Yes, Akufo-Addo, Victor Smith, and J.B. Danquah have given material gifts to prospective voters to sway their electoral decisions. So what? Publish this report to shame them? As politicians, do they have any shame, though? Who says shaming them will deter them (or all those indulging in vote-buying)?
What will be done to “discipline” them and any other politician so caught indulging in vote buying? That should be our main preoccupation, which the three institutions neglected.
For as long as the needs of the people aren’t being met as expected, they will always remain as underdogs to be influenced with material gifts. Our politics is clogged with this kind of filth because that’s what promotes the interests of the politicians and their praise-singers all over the country.
And the law doesn’t bite these politicians. Is there any law against this vote-buying act, though? If there isn’t, will Parliament enact one to be enforced? And who constitute Parliament to do so and deny themselves the voters’ goodwill? Are these Parliamentarians themselves clean, anyway?
We have several instances of their abuse of the law and how they’ve been let to go scot free while ordinary hungry offenders are given long custodial sentences for petty theft of plantains and cassava!
Solving the problem demands more than mere reports reiterating the obvious. What are these organizations themselves doing beyond expending resources documenting these occurrences? How credible are they themselves to be relied on for practical action to deal with the problem?
I have had good cause to question the integrity and political neutrality of these so-called civil society groupings. It seems they have a huge smokescreen behind which they hide to colour their work with partisan political interests. And by their own carelessness, they expose and betray themselves as such.
I have very serious doubts whether those making such allegations have any integrity at all to warrant what they do. In many respects, they appear to be in too indecent a hurry to find fault where there is none.
We can’t readily solve the problem because the state institutions established to enforce laws and regulations are weak and unfocused. They have been largely politicized and turned into appendages of these wily politicians and used to pursue parochial interests.

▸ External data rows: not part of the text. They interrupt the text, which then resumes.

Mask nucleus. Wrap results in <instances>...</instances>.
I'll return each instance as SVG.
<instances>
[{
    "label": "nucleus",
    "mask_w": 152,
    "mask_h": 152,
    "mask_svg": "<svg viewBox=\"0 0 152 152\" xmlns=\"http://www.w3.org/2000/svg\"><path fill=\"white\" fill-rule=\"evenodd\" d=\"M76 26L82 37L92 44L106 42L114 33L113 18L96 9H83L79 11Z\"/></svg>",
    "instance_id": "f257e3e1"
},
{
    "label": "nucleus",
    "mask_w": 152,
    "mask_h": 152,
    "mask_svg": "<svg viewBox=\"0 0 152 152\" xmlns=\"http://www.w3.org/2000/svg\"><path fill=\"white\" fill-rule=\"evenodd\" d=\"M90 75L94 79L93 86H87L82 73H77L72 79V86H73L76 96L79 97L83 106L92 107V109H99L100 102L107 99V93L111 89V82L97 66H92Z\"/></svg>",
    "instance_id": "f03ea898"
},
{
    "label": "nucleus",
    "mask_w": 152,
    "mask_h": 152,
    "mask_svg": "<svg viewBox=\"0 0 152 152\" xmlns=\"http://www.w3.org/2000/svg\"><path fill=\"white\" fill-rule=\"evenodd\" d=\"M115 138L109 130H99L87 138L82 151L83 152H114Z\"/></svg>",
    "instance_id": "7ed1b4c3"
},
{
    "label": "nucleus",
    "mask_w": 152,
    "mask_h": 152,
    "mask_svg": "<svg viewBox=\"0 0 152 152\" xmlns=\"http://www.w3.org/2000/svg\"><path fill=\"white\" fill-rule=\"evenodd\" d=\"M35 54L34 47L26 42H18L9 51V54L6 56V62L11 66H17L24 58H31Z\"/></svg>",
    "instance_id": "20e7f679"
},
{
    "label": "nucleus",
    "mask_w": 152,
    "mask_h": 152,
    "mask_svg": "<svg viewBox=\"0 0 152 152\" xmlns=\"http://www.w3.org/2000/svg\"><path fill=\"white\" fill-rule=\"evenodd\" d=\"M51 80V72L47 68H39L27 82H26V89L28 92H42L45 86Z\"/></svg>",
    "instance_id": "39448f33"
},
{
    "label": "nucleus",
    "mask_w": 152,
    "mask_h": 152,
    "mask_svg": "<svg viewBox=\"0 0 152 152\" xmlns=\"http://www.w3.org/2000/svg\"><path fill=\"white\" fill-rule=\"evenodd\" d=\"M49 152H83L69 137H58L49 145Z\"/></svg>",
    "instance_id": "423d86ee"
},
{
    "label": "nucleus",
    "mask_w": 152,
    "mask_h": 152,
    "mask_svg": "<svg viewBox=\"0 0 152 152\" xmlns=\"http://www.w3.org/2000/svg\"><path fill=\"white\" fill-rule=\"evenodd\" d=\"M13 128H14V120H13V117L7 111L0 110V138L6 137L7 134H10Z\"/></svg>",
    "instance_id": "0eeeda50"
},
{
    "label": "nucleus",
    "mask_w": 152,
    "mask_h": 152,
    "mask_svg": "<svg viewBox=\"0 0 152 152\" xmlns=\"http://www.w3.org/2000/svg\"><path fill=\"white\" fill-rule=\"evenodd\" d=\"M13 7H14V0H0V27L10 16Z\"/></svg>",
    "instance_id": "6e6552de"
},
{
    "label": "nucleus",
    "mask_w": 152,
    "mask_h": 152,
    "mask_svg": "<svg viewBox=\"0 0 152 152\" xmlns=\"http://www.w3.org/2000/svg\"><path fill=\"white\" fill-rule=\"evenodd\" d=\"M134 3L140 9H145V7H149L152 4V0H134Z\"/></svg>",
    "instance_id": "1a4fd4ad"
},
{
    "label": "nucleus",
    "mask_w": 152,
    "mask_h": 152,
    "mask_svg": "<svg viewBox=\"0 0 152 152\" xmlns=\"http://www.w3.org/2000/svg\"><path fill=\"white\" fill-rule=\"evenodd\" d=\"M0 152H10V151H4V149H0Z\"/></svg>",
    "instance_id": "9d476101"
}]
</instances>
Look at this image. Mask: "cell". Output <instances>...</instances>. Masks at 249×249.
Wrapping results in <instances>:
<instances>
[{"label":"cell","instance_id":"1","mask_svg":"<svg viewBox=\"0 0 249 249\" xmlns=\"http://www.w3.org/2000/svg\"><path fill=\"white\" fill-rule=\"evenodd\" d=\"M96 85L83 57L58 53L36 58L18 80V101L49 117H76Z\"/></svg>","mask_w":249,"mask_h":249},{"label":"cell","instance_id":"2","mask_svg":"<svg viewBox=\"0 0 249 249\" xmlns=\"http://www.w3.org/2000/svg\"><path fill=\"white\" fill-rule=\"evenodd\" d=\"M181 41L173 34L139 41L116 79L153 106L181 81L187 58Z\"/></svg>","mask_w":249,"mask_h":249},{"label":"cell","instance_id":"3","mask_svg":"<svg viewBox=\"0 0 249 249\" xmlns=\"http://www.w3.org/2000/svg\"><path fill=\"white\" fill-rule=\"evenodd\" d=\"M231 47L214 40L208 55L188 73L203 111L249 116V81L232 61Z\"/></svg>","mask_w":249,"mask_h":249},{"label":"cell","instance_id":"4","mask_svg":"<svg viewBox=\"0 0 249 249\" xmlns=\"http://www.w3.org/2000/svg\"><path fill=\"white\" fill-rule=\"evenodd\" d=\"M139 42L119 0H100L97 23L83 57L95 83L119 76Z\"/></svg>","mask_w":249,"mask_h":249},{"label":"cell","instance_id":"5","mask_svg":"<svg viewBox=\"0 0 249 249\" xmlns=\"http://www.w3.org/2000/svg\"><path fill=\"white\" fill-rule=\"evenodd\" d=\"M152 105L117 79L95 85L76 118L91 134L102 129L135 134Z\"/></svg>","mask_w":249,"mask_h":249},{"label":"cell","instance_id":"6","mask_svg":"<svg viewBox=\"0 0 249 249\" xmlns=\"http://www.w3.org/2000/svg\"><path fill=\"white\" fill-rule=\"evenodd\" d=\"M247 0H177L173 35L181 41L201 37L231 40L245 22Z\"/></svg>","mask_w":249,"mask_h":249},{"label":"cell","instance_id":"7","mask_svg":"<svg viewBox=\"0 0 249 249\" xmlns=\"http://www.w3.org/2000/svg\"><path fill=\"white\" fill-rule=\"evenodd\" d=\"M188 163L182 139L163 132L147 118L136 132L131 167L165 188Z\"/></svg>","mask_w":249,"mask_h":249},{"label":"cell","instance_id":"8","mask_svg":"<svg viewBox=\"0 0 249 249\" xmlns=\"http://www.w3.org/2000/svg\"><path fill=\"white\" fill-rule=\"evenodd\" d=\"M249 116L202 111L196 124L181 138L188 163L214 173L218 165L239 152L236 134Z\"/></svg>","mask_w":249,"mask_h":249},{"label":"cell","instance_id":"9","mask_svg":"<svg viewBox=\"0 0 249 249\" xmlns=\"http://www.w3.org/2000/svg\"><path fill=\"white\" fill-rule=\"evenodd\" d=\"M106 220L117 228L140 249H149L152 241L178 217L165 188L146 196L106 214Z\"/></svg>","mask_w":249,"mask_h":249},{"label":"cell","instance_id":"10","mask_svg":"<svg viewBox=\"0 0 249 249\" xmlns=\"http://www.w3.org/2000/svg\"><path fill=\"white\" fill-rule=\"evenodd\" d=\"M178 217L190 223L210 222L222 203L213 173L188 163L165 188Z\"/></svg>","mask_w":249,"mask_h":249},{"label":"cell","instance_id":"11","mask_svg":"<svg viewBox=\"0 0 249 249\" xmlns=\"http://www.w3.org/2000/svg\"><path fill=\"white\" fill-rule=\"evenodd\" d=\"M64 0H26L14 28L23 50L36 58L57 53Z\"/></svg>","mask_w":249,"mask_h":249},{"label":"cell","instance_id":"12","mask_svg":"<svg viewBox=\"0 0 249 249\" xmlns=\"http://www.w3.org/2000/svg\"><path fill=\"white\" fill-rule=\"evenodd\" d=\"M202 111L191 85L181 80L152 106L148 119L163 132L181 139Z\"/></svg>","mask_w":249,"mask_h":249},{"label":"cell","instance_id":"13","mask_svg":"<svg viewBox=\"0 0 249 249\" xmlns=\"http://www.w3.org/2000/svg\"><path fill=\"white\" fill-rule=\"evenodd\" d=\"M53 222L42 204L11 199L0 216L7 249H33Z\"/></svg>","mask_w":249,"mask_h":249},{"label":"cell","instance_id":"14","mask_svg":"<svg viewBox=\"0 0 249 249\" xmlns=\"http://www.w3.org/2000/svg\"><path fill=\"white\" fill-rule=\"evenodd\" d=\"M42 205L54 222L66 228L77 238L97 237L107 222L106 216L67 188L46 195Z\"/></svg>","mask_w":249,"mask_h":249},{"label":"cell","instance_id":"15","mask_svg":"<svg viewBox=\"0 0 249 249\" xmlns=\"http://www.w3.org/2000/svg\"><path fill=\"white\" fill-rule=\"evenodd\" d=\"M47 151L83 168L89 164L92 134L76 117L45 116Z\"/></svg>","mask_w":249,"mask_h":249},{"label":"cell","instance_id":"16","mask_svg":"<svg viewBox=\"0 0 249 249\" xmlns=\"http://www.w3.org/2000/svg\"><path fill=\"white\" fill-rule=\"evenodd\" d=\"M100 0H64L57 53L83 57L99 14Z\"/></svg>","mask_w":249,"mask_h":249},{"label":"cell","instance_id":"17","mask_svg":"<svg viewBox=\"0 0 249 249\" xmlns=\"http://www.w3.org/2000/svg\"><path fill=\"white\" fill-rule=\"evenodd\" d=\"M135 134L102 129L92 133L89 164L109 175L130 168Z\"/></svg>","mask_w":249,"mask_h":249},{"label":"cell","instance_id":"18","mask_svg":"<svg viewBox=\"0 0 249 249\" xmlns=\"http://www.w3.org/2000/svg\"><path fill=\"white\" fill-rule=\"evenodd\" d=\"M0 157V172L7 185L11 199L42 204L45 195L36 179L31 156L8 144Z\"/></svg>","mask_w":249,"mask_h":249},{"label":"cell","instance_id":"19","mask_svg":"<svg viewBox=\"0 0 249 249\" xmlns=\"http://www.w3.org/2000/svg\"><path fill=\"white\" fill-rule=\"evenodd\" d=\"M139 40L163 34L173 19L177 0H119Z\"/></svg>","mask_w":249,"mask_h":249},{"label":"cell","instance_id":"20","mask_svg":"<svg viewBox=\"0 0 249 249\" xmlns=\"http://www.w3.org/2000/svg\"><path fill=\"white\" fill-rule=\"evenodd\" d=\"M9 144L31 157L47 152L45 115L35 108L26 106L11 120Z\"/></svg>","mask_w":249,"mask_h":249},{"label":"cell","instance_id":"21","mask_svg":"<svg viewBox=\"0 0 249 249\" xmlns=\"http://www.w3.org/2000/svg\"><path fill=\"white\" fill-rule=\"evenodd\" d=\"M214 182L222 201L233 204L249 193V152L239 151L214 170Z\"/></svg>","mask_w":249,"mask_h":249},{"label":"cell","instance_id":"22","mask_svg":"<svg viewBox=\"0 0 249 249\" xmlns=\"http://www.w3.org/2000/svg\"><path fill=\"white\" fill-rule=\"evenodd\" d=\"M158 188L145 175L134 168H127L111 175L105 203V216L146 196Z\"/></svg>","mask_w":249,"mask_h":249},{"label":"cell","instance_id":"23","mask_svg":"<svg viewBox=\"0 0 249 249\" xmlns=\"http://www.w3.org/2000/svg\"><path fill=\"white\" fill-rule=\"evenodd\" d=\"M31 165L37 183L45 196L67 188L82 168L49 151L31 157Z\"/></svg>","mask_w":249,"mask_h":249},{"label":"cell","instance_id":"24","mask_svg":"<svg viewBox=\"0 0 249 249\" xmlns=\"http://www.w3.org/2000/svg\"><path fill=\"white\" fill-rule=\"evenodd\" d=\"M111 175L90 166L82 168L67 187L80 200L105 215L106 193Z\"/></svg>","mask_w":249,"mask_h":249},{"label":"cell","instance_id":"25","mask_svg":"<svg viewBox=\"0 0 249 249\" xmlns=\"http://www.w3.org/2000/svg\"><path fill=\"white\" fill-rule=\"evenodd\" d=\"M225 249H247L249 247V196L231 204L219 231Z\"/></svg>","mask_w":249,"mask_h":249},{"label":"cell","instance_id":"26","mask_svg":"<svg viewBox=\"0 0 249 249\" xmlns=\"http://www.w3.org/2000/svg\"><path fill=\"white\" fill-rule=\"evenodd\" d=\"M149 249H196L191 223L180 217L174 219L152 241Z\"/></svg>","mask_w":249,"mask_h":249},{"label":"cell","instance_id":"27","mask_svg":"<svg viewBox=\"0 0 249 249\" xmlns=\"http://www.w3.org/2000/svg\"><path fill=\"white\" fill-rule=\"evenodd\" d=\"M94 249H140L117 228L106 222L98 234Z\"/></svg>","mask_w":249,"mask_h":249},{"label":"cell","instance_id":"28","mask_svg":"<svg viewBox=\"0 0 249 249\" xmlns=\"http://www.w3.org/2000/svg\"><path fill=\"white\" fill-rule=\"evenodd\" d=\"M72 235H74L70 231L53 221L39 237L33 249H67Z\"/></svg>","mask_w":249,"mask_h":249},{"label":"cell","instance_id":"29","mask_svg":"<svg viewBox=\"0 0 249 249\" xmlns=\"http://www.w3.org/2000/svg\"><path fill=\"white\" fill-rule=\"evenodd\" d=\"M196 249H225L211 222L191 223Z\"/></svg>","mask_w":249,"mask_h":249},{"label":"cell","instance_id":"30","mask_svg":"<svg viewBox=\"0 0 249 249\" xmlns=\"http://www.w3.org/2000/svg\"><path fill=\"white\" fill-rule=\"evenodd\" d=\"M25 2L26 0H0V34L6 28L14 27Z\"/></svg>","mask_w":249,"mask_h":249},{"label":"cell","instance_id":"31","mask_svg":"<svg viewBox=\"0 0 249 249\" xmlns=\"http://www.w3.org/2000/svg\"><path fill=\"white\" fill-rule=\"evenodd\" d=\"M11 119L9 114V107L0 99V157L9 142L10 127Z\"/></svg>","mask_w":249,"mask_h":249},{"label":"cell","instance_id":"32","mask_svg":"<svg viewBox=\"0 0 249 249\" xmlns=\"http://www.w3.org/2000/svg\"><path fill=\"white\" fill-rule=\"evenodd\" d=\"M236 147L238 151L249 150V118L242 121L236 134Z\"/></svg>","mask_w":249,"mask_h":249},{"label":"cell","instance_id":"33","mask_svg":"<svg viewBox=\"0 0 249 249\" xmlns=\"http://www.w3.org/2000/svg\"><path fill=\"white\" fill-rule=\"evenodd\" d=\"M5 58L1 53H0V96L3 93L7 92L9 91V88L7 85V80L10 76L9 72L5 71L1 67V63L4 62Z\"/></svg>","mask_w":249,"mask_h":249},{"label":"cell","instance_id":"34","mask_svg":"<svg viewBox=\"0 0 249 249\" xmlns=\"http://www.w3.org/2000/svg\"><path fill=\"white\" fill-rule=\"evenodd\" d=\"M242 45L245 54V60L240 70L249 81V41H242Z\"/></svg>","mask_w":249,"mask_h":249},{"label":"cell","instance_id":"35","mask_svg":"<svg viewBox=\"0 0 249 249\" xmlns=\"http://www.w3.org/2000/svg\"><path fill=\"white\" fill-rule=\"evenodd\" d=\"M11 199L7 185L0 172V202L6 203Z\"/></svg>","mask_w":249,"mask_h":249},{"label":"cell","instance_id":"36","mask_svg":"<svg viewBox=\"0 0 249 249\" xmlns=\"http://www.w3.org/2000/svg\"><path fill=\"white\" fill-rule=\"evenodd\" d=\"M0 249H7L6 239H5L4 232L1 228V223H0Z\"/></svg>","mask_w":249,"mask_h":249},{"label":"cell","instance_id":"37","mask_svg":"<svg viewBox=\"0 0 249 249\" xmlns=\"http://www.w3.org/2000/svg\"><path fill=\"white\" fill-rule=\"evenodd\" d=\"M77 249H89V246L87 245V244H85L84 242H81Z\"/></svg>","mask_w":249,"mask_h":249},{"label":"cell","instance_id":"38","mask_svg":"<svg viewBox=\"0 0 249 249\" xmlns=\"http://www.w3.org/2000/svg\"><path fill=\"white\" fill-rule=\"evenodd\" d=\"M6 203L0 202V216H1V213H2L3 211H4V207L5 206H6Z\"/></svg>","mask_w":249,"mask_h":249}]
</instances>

How have the Commission on Human Rights and Administrative Justice (CHRAJ), the Ghana Police Service, and analogous institutions performed to help us solve these problems? Very disappointing!
Of course, it is our responsibility to be vigilant and act decisively to curb abuses that threaten our democracy; but we must be careful how we do so instead of merely raising them to influence electoral decisions at this time. We need laws to be enforced for that matter. Where are they and who will enforce them?